— BEGIN —

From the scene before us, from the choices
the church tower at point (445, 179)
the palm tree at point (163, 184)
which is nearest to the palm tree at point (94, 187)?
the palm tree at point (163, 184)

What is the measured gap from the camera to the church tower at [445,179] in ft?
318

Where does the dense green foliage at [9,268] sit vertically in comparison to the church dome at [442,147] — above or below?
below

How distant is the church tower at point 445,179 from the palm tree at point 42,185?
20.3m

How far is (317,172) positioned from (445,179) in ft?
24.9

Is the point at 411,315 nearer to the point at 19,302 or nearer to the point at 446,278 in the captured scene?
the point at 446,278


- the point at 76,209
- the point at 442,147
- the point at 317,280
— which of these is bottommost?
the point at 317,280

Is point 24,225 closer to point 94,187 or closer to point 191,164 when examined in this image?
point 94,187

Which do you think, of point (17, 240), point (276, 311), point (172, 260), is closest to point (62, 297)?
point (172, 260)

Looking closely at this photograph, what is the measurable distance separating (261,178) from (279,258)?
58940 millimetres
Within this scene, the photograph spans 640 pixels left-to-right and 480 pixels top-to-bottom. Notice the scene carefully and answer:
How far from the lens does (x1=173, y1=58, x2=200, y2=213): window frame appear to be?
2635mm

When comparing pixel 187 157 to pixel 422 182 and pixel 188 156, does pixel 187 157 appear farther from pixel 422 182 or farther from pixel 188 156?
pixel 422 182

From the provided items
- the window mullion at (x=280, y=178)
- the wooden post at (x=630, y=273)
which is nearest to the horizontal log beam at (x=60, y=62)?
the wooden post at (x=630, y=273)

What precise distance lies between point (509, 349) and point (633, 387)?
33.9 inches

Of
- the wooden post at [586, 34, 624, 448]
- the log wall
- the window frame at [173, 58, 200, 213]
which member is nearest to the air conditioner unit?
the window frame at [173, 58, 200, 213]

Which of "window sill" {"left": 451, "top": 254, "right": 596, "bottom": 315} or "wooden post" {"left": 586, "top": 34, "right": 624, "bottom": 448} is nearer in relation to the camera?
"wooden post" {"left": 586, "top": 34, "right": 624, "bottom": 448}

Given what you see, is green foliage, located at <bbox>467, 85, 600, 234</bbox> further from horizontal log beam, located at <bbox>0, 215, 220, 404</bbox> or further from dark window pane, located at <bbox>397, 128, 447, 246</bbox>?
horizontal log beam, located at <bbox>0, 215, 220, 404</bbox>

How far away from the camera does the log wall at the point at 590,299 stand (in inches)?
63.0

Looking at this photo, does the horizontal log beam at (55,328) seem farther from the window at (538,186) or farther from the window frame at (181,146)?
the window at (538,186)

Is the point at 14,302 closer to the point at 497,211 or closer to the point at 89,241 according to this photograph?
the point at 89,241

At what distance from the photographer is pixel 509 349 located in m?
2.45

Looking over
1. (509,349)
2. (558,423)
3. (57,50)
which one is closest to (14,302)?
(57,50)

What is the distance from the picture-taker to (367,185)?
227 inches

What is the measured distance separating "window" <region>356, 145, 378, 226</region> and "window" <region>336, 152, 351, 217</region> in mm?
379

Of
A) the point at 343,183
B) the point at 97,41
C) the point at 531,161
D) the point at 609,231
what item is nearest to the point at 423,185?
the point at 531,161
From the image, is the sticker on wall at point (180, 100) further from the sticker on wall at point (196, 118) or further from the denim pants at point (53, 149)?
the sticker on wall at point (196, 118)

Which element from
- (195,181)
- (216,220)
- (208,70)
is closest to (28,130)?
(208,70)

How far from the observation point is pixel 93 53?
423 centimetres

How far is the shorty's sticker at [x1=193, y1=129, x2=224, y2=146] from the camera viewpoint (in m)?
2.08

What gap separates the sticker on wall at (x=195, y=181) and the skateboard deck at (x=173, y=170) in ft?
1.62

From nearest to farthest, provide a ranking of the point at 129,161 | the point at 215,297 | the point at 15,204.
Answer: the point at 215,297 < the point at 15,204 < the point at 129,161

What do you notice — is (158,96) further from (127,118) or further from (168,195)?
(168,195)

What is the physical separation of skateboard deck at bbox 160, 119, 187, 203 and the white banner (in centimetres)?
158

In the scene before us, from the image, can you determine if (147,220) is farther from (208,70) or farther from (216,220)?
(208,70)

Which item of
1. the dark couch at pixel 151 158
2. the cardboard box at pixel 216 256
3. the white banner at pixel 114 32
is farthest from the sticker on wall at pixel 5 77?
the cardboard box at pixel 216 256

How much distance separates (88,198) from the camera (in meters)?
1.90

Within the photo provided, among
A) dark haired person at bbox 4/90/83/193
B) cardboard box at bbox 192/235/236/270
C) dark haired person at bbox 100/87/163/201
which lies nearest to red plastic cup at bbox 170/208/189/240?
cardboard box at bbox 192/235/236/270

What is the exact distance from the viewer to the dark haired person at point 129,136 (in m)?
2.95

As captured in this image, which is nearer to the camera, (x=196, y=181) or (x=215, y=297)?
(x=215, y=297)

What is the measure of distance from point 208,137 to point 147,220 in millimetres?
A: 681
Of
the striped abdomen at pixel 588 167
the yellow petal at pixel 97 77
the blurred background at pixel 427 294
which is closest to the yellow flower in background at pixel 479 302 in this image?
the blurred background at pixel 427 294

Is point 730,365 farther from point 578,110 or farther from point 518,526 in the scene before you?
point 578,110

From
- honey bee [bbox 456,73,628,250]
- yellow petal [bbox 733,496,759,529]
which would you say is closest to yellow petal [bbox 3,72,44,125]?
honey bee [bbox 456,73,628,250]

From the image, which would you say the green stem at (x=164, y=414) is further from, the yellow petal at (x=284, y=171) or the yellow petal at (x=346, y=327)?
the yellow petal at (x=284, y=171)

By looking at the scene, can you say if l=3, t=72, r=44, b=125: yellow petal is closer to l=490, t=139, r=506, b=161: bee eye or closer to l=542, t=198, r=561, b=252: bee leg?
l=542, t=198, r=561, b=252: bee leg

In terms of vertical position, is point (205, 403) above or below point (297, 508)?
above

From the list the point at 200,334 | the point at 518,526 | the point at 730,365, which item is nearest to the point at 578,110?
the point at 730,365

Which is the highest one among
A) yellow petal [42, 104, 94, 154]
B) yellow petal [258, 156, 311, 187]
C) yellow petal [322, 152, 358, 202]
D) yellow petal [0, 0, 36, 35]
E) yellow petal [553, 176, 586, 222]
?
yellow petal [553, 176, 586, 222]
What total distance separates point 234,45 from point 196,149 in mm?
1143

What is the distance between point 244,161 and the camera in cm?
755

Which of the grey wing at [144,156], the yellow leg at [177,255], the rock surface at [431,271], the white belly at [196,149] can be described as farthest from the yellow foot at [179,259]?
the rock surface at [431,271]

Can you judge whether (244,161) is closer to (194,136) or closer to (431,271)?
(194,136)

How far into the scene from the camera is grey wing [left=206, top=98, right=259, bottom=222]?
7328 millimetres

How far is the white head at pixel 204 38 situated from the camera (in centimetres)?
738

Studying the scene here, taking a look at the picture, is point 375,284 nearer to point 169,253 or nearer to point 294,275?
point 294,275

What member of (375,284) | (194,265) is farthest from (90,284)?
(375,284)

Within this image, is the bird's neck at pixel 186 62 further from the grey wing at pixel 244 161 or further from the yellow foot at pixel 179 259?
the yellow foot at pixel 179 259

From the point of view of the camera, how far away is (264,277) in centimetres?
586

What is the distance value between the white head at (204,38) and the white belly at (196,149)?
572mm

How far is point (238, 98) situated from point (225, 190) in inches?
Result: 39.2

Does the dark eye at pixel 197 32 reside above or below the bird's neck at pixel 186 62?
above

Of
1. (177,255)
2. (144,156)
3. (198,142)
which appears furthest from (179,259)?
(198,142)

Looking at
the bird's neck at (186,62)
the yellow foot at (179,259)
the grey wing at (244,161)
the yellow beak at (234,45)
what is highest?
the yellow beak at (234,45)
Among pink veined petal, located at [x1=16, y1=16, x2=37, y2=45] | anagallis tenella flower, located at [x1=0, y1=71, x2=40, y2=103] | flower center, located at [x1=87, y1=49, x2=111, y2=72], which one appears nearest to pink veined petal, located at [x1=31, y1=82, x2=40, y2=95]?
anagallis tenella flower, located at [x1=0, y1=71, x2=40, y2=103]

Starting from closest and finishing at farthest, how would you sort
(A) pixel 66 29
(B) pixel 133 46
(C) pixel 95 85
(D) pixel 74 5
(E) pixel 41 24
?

— END —

*Exercise goal*:
Write out the lines again word for word, beginning with the line that contains "Studying the scene" and continuing through the last line, both included.

*Reply to the task*:
Studying the scene here, taking a look at the picture, is point 375,284 nearer to point 169,253 or nearer to point 294,275?
point 294,275

What member of (375,284) | (194,265) is farthest from (90,284)?
(375,284)

Within this image, is the bird's neck at pixel 186 62 further from the grey wing at pixel 244 161 or further from the yellow foot at pixel 179 259?
the yellow foot at pixel 179 259

From the point of view of the camera, how far away is (264,277) in centimetres?
586

What is the distance value between the white head at (204,38) and the white belly at (196,149)?
572mm

How far is point (238, 98) situated from point (225, 190) in inches?
Result: 39.2

Does the dark eye at pixel 197 32 reside above or below the bird's neck at pixel 186 62?
above

Of
1. (177,255)
2. (144,156)
3. (198,142)
which appears furthest from (179,259)?
(198,142)

Looking at
the bird's neck at (186,62)
the yellow foot at (179,259)
the grey wing at (244,161)
the yellow beak at (234,45)
what is highest?
the yellow beak at (234,45)
Among pink veined petal, located at [x1=16, y1=16, x2=37, y2=45] | anagallis tenella flower, located at [x1=0, y1=71, x2=40, y2=103] | flower center, located at [x1=87, y1=49, x2=111, y2=72], which one appears nearest to pink veined petal, located at [x1=31, y1=82, x2=40, y2=95]?
anagallis tenella flower, located at [x1=0, y1=71, x2=40, y2=103]

Starting from closest and finishing at farthest, how would you sort
(A) pixel 66 29
(B) pixel 133 46
(C) pixel 95 85
(D) pixel 74 5
(E) pixel 41 24
?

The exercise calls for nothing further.